North American furniture companies began introducing a line of Mediterranean style furniture in the late 1960’s. It was a contrasting style to the clean lines and spare look of Mid-Century Modern and Scandinavian design that had taken hold in the 50’s. Mediterranean or Spanish Revival furniture is characterized by elaborate carving, wrought iron elements and a heavy solid look. Some of it has a definite gothic design in its detail. There is a lot of this furniture available in thrift stores and online because it has lost its appeal and has a retro-look that is not popular at the moment. Reputable furniture companies such as Drexel made high quality furniture pieces that were modern reproductions of Spanish style such as this credenza from their Esperanto line:
But there are a lot of other pieces around that are not nearly as attractive as this and not very sellable.

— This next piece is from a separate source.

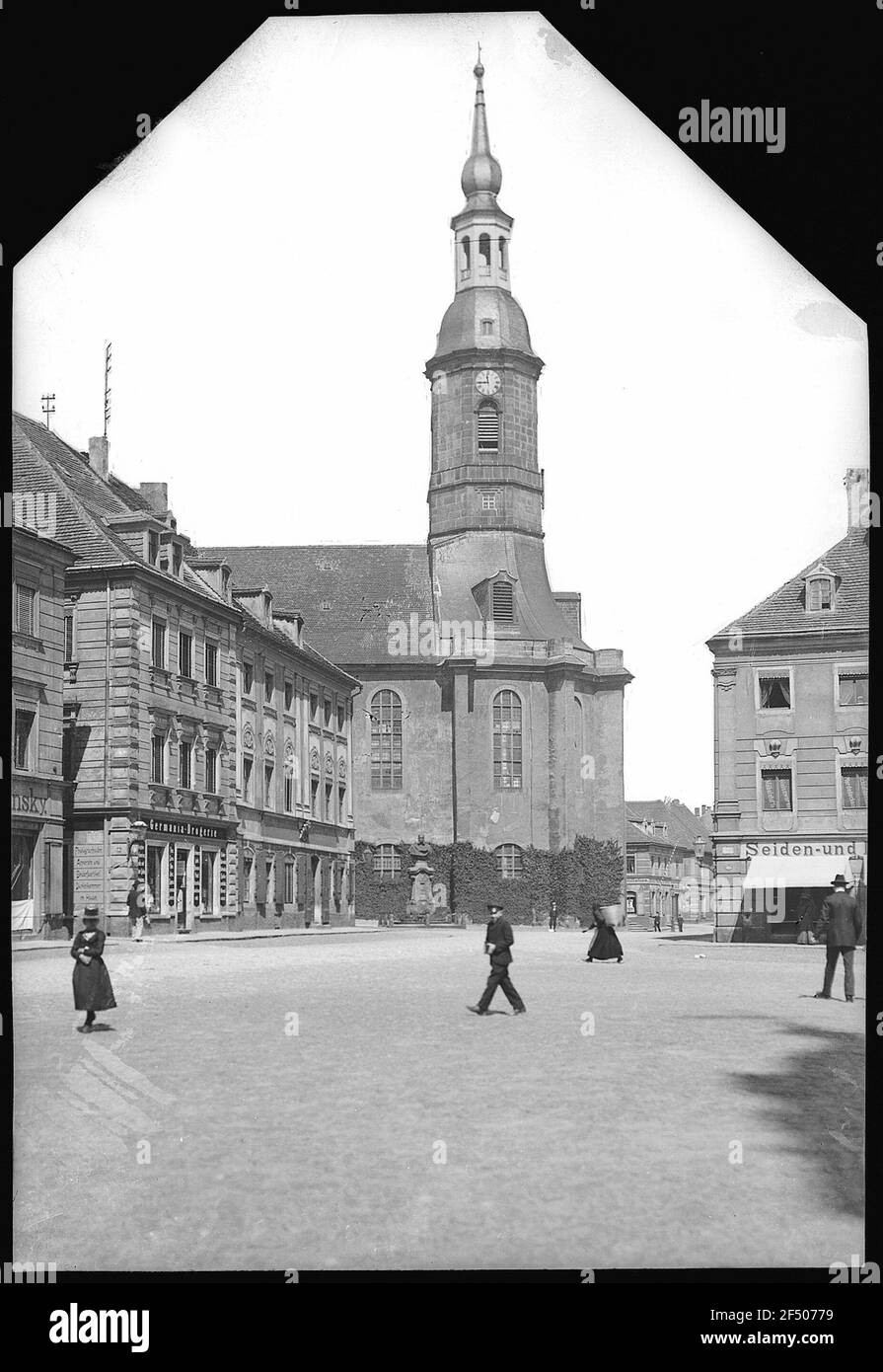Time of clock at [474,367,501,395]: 11:44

Large bedroom armoires, china cabinets and elaborate headboards have little appeal to today’s buyer except when they have been painted. Painting these pieces brings out the detail and makes them look less heavy and dated. Look at this lovely dresser from Nancy’s Creations. It has great carving and may have looked good in its original state but it is fantastic in the light green:
Junque’s raspberry hexagonal table ( a dead giveaway for the age of the piece) is another example of a true transformation:
I found the picture of this piece on a Pinterest page which is titled: Painting Furniture Ugly Tables. It has photos of faux Mediterranean style.

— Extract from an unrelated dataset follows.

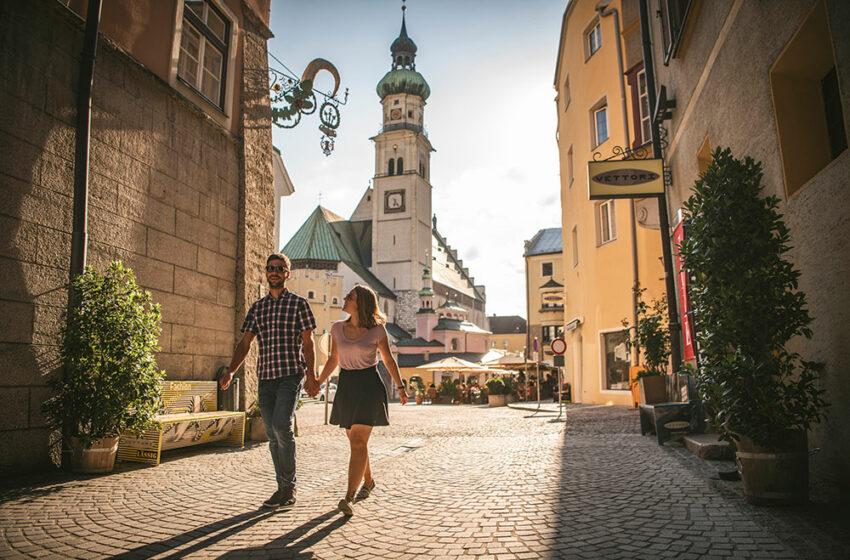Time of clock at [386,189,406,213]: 6:23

Here is the table that I recently painted. It had a medium brown stain and is veneer rather than solid wood. It doesn’t have a lot of carving but the legs certainly have a gothic look to them-they remind me of turrets on a castle. I used AS Pure White; the handles and carving is a layering of Graphite and White. The table has a definite shabby chic look now and would look nice in a bedroom. The inside of the drawer is red which provides a sharp contrast.